Introduction to State Land & Resource Agencies

Table of Contents


Between them, the fifty states own hundreds of millions of acres of land, including 57 million acres of state forests, 12 million acres of state parks, and at least 20 million acres of state wildlife areas or refuges. State park, forest, and fish & wildlife agencies spend more than $4 billion per year managing the lands and resources within their care and collect more than $2.5 billion in user fees.

Readers of Different Drummer know that the nation's federal lands are often used as sources of pork; that important resources such as watersheds and nongame species are generally underfunded; and that federal managers frequently have incentives to lose money overproducing other resources such as timber and livestock forage. Since some members of Congress are talking about turning some or all of the federal domain over to the states, we wanted to know if the states have solved some or all of these problems. In particular, we decided to focus on fiscal issues since these are easily measureable and are the basis of one of the main arguments for transferring federal lands to the states.

To learn what we could about state management, Different Drummer asked the more than 150 state forestry, parks, and fish & wildlife agencies for information about their revenues, expenses, funding sources, administrative structures, and histories. We received detailed responses from well over half the agencies. Thanks to the national associations of state park directors and state foresters, we also have data for all parks and forestry agencies. To round out the data, we collected by telephone basic financial data from fish & wildlife agencies in all but three states.

Differences Between Agencies Greater Than States

We learned that the differences between states are often smaller than the differences between the ways the states as a whole have historically distinguished parks, forests, and fish & wildlife from one another: Ironically, these differences are largely due to federal actions. Federal land grants to the states came with strings attached that led most western states to manage their forests at a profit. Federal monetary grants for fish & wildlife come with strings attached that require states to let fish & wildlife agencies keep license revenues. And the influence of and competition from the National Park Service led most states to go along with losing money on state parks.

Differences Shrinking

At the same time, the differences between the agencies are shrinking with time: As policy makers and managers, state legislators and agencies have been less than perfect. Timber sales on state forest lands provoke controversies over their effects on wildlife and recreation. Fish and wildlife agencies are accused of emphasizing game to the exclusion of--and sometimes to the detriment of--nongame. State parks departments are sometimes considered too development-oriented.

In at least one area--fiscal management--the states are a bit less imperfect than their federal counterparts. Most states insure that revenues from fish & wildlife resources cover their costs, and state forest land management often produces significant profits.

Most state park agencies are run at taxpayers' expense, but even they outshine the federal government in some respects: Where the National Park Service spends nearly $5.50 of tax dollars per visitor, state park agencies spend only about $1. But the state subsidy per acre is ten times higher than for federal parks. Yet several state park systems cost their taxpayers virtually nothing at all.

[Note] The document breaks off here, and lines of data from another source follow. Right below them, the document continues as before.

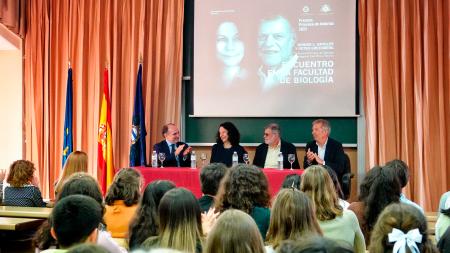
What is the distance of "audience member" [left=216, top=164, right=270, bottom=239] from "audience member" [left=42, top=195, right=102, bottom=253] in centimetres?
118

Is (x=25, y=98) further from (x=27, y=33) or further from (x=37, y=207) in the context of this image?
(x=37, y=207)

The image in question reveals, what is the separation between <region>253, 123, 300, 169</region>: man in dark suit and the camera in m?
6.93

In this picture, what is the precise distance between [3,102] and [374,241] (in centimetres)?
776

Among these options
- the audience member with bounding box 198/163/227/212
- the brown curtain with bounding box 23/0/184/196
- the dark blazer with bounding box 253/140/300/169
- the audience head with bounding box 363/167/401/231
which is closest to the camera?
the audience head with bounding box 363/167/401/231

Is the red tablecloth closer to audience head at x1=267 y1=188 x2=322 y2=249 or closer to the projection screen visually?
the projection screen

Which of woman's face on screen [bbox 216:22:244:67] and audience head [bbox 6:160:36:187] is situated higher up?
woman's face on screen [bbox 216:22:244:67]

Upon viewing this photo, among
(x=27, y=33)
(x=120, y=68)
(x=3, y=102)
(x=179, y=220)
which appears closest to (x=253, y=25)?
(x=120, y=68)

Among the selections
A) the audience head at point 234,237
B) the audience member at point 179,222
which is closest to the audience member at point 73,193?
the audience member at point 179,222

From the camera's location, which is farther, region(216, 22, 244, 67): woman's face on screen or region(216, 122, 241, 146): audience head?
region(216, 22, 244, 67): woman's face on screen

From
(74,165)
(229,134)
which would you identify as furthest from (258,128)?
(74,165)

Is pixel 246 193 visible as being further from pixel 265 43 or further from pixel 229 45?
pixel 229 45

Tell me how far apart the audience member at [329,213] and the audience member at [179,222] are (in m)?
0.85

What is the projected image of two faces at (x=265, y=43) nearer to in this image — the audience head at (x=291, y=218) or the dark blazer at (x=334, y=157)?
the dark blazer at (x=334, y=157)

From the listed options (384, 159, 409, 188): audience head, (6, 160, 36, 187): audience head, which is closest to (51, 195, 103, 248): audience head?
(384, 159, 409, 188): audience head
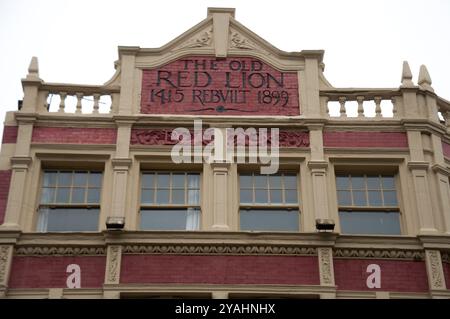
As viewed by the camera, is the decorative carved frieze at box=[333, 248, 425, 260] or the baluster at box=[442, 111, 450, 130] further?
the baluster at box=[442, 111, 450, 130]

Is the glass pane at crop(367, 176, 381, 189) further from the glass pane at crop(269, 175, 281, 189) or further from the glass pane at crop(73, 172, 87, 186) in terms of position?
the glass pane at crop(73, 172, 87, 186)

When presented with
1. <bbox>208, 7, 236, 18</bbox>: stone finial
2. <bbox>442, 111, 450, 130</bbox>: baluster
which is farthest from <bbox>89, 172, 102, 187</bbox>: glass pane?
<bbox>442, 111, 450, 130</bbox>: baluster

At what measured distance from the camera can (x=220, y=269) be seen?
1546 centimetres

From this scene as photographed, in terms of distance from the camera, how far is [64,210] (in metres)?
16.5

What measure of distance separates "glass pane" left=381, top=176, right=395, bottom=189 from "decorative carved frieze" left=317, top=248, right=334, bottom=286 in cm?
237

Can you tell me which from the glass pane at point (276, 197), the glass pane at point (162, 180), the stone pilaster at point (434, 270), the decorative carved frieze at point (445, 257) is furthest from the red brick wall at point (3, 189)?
the decorative carved frieze at point (445, 257)

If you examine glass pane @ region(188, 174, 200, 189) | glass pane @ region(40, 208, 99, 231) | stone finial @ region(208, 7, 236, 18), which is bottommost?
glass pane @ region(40, 208, 99, 231)

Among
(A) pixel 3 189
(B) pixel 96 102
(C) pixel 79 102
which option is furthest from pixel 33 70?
(A) pixel 3 189

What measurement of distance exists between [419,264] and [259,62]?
19.9ft

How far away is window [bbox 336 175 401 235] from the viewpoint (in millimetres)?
16484

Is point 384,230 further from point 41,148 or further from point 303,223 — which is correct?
point 41,148

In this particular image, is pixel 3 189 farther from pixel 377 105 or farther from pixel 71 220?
pixel 377 105
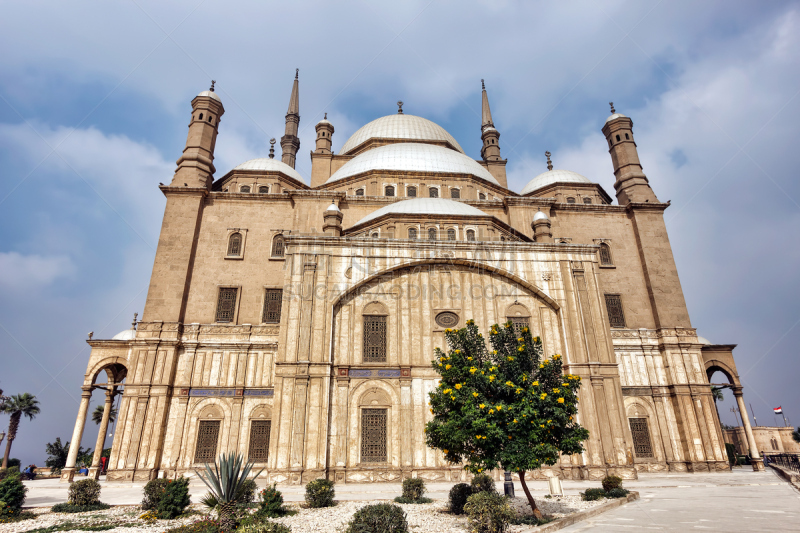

The states have tried almost every conceivable organizational structure for their natural resource agencies. Some states have a land board consisting of elected officials such as the governor and treasurer. Others have specially elected land commissioners. And others have boards appointed by the governor or other officials.

States combine their forest, fish & wildlife, and park agencies in every possible way--but often with strong regional trends. Fifteen states, including most in the far west, place the three agencies in completely separate departments, while fifteen more, including most Great Lakes and Midwestern states, house them as divisions in a single natural resources department. Nine states, including many in the Great Plains, combine wildlife and parks but keep forestry distinct, while nine others, including most of the New England states, combine forestry and parks and keep wildlife distinct. Just two--New York and Missouri--combine wildlife and forestry with parks in a different department.

Are States More Innovative?

All of these structures allow for good comparisons to see what works best. But they do not demonstrate that the states are far more innovative than the feds. Instead, the differences mostly reflect decisions made long ago, often in response to early political alliances formed by conservationists in each region. With few exceptions, the agencies today seem pretty much locked in to whatever administrative structure was created for them by their legislatures decades ago.

This doesn't mean that the state agencies aren't innovative. But we found that much of their innovation is geared less toward efficient management than to getting more money from taxpayers. Nevertheless, the best examples of state land management offer useful lessons for federal managers and policy makers. In particular, this issue will point to the agencies running New Hampshire and Texas parks and also to the trust lands in several western states.